◆ TASK OBJECTIVE: Reproduce the items beginning at the line containing "Karatay Kültür Sanat" and ending at the line containing "Apartamenty Prymasa Residence", both included, and no others.

===== SUPPLIED RECORDS =====

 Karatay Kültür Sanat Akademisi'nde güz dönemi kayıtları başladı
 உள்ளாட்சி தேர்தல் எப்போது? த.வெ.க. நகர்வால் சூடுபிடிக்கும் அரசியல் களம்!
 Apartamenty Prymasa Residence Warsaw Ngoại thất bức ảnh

=====
===== SUPPLIED RECORDS =====

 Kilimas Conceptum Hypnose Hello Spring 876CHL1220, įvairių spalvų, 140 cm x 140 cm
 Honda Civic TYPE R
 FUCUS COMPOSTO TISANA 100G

=====

◆ ANSWER SPACE:
 Karatay Kültür Sanat Akademisi'nde güz dönemi kayıtları başladı
 உள்ளாட்சி தேர்தல் எப்போது? த.வெ.க. நகர்வால் சூடுபிடிக்கும் அரசியல் களம்!
 Apartamenty Prymasa Residence Warsaw Ngoại thất bức ảnh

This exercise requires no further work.